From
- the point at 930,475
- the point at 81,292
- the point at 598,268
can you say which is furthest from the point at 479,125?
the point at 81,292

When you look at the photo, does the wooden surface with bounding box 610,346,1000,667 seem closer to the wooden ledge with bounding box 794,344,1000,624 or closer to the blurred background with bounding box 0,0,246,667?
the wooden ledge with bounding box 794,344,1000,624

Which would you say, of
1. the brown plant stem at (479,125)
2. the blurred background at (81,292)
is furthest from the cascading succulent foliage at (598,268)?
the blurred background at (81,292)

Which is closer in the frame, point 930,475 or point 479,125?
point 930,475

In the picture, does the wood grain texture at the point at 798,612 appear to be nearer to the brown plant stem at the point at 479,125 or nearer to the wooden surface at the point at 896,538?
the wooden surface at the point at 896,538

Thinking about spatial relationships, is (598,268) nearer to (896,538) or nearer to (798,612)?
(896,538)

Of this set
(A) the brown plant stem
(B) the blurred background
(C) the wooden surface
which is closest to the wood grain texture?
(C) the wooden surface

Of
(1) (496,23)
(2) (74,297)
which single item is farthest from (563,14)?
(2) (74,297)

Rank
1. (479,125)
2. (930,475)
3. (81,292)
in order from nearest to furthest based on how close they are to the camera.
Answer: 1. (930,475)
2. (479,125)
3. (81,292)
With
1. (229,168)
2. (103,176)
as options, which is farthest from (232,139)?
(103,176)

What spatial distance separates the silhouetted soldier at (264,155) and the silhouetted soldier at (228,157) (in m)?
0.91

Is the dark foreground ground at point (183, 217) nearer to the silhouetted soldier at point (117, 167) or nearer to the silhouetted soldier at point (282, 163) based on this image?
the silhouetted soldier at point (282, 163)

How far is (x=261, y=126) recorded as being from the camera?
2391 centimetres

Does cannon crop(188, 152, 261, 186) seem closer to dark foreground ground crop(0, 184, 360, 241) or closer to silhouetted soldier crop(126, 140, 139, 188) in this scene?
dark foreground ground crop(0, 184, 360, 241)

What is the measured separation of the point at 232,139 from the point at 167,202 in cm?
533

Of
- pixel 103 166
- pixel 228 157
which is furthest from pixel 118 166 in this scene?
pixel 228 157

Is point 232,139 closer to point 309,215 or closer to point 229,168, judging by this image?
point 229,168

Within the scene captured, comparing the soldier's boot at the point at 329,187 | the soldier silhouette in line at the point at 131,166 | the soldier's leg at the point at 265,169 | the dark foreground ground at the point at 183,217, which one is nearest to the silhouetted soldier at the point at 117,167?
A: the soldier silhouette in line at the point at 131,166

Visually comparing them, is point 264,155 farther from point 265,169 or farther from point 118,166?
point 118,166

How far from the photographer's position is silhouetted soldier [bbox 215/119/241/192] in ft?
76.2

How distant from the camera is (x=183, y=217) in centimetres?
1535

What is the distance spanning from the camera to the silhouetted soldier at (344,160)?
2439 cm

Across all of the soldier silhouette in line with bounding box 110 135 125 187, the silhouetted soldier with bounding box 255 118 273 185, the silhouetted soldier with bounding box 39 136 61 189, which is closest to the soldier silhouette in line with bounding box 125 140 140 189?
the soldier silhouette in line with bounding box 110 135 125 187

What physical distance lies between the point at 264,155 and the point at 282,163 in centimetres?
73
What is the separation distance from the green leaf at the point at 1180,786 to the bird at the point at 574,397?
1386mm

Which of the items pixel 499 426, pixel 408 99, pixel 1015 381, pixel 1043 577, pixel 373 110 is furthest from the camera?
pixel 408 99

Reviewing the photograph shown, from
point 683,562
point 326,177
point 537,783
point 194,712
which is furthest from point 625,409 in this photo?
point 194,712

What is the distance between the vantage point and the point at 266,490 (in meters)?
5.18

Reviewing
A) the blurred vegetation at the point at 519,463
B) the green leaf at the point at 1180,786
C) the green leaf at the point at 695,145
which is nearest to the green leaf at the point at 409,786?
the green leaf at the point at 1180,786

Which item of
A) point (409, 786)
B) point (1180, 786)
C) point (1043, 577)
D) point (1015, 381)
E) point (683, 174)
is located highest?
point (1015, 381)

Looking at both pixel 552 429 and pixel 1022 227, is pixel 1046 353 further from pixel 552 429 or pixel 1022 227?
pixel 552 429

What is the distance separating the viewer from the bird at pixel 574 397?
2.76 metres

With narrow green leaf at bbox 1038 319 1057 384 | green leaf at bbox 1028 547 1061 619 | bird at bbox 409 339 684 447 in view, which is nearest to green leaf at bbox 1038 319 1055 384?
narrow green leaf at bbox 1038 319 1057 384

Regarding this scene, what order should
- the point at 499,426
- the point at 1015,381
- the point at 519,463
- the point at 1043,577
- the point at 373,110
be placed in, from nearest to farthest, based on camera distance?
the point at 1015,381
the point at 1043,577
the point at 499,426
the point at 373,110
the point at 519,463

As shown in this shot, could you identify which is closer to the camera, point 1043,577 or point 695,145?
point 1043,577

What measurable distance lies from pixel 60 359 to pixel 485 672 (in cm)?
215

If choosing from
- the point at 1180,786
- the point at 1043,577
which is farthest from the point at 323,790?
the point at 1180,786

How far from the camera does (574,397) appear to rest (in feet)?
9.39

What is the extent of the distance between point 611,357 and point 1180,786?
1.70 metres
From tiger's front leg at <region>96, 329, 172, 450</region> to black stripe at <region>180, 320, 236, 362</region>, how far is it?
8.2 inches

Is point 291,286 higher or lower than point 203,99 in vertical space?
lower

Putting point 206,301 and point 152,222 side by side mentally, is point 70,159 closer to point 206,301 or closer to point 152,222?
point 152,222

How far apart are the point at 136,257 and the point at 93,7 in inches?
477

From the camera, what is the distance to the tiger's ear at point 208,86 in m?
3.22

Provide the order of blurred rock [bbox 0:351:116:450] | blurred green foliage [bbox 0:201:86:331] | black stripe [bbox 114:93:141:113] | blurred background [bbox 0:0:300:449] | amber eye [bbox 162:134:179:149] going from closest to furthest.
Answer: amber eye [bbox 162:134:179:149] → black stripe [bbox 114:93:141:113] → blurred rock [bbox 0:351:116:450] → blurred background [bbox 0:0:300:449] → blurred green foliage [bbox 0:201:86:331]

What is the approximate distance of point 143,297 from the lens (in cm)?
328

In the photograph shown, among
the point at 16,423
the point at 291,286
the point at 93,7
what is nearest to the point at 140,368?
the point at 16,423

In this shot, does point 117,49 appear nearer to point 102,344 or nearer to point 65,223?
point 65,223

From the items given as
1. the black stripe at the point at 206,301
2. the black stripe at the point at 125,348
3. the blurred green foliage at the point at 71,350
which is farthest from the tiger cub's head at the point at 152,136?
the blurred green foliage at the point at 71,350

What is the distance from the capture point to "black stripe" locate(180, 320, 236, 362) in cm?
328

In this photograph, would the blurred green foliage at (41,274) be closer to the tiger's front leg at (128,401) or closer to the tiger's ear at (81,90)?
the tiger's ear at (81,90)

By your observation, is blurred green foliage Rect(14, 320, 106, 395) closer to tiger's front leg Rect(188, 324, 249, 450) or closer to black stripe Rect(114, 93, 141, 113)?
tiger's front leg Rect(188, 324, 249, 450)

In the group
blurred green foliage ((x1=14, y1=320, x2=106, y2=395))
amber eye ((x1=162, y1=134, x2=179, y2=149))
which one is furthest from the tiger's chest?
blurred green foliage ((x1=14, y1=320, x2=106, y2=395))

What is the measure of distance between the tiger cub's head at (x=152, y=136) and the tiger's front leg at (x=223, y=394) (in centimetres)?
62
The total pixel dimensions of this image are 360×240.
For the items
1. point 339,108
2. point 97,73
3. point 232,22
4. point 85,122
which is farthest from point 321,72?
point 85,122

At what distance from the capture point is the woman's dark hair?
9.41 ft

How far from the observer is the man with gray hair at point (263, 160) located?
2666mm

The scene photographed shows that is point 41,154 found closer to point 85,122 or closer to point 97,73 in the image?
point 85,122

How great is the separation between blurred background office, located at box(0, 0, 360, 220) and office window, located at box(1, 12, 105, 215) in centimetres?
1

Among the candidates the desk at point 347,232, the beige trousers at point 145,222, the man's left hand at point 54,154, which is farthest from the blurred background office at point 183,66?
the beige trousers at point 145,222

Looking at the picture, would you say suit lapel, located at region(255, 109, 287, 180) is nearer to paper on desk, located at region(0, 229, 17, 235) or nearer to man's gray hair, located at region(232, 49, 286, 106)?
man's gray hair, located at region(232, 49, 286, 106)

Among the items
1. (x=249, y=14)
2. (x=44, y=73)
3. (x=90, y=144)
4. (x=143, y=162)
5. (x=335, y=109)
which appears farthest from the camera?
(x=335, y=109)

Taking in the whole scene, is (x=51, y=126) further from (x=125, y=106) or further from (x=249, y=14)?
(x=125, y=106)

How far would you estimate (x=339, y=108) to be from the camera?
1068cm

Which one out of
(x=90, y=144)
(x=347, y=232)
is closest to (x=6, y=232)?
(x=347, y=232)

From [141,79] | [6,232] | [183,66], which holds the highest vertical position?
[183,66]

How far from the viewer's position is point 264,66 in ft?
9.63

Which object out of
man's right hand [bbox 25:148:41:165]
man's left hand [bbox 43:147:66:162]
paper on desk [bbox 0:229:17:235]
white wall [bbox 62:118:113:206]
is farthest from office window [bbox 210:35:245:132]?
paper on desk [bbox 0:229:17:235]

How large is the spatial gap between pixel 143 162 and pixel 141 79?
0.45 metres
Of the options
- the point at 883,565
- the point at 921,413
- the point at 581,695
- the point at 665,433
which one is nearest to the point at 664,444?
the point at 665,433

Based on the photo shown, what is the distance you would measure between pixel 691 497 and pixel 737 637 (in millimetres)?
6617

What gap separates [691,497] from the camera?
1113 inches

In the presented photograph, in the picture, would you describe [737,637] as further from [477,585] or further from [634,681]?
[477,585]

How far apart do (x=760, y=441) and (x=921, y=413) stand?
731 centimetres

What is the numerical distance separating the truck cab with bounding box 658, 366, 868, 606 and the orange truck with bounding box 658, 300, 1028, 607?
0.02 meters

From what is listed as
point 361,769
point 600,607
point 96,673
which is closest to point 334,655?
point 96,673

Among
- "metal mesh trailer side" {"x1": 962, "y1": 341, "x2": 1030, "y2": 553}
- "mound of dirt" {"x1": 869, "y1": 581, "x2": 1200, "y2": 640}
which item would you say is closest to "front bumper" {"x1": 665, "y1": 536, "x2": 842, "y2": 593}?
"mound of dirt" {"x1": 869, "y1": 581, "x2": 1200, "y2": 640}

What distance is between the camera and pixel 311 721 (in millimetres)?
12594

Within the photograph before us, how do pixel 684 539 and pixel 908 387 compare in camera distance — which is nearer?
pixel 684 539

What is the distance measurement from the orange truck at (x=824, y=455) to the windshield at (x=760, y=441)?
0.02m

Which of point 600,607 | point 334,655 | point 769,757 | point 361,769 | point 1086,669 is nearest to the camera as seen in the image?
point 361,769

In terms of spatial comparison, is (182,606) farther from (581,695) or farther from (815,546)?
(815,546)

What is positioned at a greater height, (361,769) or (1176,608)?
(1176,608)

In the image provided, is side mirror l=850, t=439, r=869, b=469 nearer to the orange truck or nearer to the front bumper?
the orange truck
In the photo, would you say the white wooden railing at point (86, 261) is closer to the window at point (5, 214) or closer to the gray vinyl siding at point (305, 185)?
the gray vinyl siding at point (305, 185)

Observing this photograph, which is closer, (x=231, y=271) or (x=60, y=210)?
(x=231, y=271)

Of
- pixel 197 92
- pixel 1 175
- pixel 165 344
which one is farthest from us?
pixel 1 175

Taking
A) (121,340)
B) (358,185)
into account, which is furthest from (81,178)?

▶ **Written task**: Repeat the lines from the one containing "What is the distance measurement" through the end of the material, inclusive, without any changes.

▶ **Output for this task**:
What is the distance measurement from the orange truck at (x=824, y=455) to the windshield at (x=760, y=441)?
0.02m

Which of point 600,607 | point 334,655 | point 769,757 | point 361,769 | point 1086,669 is nearest to the camera as seen in the image?
point 361,769

In terms of spatial comparison, is (182,606) farther from (581,695) or farther from (815,546)?
(815,546)

What is positioned at a greater height, (361,769) or (1176,608)?
(1176,608)

In the image provided, is side mirror l=850, t=439, r=869, b=469 nearer to the orange truck or nearer to the front bumper?
the orange truck
In the photo, would you say the white wooden railing at point (86, 261) is closer to the window at point (5, 214) or closer to the gray vinyl siding at point (305, 185)?
the gray vinyl siding at point (305, 185)

Observing this photograph, which is closer, (x=231, y=271) or (x=60, y=210)?
(x=231, y=271)

Of
- pixel 197 92
- pixel 1 175
- pixel 165 344
which one is farthest from us?
pixel 1 175

Taking
A) (121,340)
B) (358,185)
into account, which is furthest from (81,178)?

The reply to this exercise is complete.